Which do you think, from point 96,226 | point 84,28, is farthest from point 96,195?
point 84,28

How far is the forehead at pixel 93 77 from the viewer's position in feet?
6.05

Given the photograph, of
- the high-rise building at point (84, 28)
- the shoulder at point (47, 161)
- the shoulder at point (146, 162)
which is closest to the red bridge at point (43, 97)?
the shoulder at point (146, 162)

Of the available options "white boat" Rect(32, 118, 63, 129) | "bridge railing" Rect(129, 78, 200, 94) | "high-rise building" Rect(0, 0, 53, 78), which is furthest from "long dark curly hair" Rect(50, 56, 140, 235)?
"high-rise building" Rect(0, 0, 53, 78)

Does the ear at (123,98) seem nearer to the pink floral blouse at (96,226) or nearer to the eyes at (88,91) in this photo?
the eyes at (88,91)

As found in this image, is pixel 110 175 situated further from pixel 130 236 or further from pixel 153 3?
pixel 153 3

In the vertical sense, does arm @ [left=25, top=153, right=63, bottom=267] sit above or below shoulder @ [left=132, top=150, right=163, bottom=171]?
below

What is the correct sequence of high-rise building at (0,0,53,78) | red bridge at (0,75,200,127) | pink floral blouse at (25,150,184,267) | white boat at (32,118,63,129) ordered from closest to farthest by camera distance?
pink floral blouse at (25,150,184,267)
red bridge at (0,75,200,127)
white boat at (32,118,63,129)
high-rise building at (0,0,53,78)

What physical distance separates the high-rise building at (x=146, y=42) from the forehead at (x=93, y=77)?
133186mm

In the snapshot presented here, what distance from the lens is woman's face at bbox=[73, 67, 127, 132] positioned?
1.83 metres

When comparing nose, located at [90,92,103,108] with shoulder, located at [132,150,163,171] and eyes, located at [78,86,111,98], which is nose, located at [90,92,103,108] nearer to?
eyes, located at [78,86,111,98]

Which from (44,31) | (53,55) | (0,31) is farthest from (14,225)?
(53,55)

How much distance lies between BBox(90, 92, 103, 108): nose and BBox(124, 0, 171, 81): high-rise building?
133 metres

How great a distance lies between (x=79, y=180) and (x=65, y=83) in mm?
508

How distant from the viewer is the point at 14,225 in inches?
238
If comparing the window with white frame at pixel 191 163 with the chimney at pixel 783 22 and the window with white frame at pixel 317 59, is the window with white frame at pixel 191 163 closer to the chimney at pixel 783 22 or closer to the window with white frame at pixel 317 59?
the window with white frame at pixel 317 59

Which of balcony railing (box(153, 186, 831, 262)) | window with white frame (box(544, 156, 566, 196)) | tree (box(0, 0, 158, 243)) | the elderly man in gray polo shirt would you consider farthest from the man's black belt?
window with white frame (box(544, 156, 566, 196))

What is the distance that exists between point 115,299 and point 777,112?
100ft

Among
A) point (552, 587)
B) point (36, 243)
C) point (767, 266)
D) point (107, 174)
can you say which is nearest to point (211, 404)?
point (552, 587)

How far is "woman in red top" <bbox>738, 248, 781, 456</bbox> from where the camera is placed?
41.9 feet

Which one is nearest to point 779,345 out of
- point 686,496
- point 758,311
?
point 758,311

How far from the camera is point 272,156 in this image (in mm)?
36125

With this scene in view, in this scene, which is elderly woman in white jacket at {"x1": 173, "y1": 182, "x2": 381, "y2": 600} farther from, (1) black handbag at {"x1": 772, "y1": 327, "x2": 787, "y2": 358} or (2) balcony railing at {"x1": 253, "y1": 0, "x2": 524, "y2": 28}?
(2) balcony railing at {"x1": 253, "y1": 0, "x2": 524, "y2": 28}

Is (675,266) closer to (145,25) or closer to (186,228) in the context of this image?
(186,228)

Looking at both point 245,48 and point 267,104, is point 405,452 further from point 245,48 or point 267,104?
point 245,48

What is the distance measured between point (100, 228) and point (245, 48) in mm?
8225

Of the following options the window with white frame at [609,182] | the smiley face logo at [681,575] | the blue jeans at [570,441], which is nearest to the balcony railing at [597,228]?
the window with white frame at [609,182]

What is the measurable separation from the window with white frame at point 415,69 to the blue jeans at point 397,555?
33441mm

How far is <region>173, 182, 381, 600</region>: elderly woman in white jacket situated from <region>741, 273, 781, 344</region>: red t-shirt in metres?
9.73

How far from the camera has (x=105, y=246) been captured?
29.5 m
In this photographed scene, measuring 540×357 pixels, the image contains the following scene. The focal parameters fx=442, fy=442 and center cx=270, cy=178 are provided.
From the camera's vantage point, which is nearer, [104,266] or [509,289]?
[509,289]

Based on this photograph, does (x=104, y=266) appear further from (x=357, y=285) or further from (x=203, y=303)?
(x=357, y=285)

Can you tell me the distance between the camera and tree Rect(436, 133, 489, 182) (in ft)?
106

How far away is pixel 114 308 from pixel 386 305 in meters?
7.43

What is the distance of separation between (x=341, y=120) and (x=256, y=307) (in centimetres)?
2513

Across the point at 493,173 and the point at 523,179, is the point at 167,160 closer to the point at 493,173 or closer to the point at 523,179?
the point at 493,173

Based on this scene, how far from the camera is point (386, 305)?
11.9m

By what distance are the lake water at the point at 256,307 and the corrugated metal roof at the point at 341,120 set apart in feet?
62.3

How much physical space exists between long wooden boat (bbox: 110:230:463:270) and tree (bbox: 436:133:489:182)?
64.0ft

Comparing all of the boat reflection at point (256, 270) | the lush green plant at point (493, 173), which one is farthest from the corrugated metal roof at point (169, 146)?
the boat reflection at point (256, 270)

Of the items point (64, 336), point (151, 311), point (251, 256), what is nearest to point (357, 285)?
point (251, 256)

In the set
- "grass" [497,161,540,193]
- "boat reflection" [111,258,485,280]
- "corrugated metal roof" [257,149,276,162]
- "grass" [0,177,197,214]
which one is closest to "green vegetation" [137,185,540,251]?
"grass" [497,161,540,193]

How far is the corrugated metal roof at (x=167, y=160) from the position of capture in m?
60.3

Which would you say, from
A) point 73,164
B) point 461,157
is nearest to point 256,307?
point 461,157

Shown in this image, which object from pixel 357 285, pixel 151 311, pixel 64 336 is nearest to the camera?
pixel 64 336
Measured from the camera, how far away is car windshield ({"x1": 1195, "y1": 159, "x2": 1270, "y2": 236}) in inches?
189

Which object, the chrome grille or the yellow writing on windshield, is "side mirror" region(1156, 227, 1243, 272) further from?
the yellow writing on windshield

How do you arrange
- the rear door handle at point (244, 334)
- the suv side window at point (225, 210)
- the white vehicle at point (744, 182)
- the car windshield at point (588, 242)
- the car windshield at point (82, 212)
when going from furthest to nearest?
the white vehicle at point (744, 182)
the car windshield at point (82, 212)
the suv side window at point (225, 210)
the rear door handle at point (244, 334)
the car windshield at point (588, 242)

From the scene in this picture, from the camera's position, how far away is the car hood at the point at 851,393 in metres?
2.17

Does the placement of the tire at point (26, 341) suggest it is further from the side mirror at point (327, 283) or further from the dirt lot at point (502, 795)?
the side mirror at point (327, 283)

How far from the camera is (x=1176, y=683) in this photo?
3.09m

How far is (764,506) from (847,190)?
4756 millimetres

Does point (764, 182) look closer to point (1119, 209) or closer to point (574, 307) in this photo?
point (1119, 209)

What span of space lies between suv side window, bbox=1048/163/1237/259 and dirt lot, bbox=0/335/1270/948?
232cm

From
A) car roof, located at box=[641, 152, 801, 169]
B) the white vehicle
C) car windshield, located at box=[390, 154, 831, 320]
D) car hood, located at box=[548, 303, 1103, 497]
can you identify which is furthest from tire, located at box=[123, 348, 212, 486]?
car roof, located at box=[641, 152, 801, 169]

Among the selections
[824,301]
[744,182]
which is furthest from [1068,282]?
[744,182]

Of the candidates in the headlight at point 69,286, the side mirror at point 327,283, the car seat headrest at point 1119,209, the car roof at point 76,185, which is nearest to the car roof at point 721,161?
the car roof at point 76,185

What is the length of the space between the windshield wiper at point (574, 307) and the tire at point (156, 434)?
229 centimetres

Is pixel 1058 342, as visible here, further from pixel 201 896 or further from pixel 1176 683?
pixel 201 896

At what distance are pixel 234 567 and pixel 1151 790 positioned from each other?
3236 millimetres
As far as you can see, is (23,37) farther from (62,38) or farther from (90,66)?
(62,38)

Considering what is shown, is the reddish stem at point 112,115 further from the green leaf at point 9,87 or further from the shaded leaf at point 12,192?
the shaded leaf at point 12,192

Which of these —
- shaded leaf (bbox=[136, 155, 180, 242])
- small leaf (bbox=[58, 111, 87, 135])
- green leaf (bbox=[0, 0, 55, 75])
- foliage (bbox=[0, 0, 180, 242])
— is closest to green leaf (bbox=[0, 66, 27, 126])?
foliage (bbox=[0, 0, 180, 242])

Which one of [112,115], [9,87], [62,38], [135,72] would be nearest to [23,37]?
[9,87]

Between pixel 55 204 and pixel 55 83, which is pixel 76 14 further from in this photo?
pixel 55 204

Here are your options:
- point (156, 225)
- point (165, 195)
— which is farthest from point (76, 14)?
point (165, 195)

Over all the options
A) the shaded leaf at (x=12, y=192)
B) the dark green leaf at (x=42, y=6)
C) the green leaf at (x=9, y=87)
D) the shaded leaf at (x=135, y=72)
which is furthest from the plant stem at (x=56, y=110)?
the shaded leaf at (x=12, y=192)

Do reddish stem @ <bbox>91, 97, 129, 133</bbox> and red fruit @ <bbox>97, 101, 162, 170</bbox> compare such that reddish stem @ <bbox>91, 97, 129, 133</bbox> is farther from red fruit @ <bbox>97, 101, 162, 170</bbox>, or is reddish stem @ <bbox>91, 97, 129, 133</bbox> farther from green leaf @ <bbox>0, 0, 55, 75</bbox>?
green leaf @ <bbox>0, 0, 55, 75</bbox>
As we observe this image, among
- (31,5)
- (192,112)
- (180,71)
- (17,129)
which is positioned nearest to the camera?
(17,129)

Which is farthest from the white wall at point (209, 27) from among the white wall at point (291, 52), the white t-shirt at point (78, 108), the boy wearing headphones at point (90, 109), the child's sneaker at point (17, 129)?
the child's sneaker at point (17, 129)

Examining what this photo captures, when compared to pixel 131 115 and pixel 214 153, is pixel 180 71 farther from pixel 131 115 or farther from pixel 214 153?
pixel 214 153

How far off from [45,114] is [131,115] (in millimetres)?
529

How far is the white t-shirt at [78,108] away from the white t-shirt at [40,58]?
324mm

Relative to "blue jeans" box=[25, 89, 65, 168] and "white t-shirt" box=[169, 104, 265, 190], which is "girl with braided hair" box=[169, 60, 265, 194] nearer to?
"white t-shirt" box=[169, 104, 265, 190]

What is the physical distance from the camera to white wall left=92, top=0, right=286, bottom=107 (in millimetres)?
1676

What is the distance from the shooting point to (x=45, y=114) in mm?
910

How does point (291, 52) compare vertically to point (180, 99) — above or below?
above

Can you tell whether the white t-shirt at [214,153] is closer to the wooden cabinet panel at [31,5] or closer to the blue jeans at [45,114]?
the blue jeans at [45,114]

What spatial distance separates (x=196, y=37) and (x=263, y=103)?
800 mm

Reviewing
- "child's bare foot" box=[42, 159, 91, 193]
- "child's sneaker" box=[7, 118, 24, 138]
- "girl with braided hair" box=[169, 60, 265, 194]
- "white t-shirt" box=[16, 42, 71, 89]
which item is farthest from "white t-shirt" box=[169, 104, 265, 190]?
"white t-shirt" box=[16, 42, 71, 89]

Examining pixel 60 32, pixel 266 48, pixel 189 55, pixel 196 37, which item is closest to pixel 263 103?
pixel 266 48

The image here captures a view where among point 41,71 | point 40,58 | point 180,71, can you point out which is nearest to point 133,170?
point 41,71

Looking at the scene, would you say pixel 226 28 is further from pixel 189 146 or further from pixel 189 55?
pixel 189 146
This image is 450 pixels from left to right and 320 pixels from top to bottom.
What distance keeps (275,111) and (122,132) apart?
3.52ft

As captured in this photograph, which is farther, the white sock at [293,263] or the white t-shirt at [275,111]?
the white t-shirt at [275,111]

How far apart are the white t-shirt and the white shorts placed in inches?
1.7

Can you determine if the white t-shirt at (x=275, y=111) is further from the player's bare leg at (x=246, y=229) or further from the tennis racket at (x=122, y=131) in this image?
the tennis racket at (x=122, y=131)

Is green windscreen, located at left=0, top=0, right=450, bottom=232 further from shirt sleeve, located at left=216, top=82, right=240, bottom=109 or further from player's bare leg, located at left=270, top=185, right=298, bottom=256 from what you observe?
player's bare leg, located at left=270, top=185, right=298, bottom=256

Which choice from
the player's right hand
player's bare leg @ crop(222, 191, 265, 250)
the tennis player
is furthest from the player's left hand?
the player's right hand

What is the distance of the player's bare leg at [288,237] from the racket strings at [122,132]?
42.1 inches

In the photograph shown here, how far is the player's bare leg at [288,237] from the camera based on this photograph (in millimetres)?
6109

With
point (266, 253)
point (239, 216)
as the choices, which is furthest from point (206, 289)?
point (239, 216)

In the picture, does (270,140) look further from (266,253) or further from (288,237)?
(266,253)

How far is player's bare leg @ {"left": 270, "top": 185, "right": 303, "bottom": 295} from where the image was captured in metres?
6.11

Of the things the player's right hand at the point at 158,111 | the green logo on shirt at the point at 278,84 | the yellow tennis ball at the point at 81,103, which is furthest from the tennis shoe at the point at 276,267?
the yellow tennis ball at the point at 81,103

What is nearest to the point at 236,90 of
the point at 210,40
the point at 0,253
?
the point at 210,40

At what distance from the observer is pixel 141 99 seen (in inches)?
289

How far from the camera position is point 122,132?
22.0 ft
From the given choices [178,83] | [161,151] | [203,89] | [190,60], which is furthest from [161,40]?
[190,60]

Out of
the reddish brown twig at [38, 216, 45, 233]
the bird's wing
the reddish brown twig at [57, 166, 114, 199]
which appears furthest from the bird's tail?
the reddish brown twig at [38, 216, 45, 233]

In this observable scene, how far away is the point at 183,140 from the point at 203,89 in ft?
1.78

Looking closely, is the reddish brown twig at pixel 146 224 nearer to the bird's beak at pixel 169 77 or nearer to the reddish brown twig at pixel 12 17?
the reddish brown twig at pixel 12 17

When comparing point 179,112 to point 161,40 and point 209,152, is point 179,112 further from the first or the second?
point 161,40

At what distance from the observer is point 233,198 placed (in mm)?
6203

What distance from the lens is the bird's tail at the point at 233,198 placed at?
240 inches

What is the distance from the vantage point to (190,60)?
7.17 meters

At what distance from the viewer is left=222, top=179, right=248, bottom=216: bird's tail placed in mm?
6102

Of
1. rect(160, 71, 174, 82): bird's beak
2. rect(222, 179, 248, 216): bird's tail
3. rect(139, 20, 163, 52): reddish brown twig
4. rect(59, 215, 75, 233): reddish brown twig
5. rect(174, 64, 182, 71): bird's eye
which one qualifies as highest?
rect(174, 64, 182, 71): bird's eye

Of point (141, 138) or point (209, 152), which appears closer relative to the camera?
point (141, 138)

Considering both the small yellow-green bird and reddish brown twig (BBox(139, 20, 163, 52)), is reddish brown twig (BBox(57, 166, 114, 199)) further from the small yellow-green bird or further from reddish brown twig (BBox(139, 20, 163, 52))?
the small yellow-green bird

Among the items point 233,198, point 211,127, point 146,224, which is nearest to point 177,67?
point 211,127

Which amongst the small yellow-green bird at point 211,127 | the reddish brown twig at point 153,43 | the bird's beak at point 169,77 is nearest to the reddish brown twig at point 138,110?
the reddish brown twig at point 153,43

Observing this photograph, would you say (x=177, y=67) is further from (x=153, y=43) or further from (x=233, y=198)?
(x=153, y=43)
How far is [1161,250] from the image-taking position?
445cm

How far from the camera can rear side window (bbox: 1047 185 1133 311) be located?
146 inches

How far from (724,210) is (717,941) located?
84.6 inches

| Written task |
Could you reproduce the stretch of the listing from the line containing "In this observable" through the end of the listing, swapping "bird's tail" for "tail feathers" and leaving everything else as it is?

| Task output |
In this observable scene, how far away is the point at 183,140 from the point at 203,89 in ft?
1.78

Looking closely, is the reddish brown twig at pixel 146 224 nearer to the bird's beak at pixel 169 77 or nearer to the reddish brown twig at pixel 12 17?
the reddish brown twig at pixel 12 17

When comparing point 179,112 to point 161,40 and point 209,152, is point 179,112 further from the first or the second?
point 161,40

At what distance from the observer is point 233,198 placed (in mm)?
6203

What distance from the lens is the tail feathers at the point at 233,198 placed at?
240 inches

What is the distance from the vantage point to (190,60)?
7.17 meters

At what distance from the viewer is left=222, top=179, right=248, bottom=216: tail feathers placed in mm?
6102

Of
1. rect(160, 71, 174, 82): bird's beak
2. rect(222, 179, 248, 216): tail feathers
3. rect(139, 20, 163, 52): reddish brown twig
4. rect(59, 215, 75, 233): reddish brown twig
5. rect(174, 64, 182, 71): bird's eye
which one qualifies as highest?
rect(174, 64, 182, 71): bird's eye

Of point (141, 138) or point (209, 152), which appears closer relative to the camera?
point (141, 138)

Considering both the small yellow-green bird and reddish brown twig (BBox(139, 20, 163, 52)), is reddish brown twig (BBox(57, 166, 114, 199)) further from the small yellow-green bird or further from reddish brown twig (BBox(139, 20, 163, 52))?
the small yellow-green bird

Among the items point 233,198, point 211,127, point 146,224, which is nearest to point 177,67?
point 211,127

Which amongst the small yellow-green bird at point 211,127 | the reddish brown twig at point 153,43 | the bird's beak at point 169,77 is nearest to the reddish brown twig at point 138,110?
the reddish brown twig at point 153,43

Observing this photograph, would you say (x=177, y=67) is further from (x=153, y=43) or further from (x=233, y=198)?
(x=153, y=43)
How far is [1161,250] from the image-taking position?
445cm

How far from the camera can rear side window (bbox: 1047 185 1133 311) be located?
146 inches

How far from (724,210) is (717,941) located?
84.6 inches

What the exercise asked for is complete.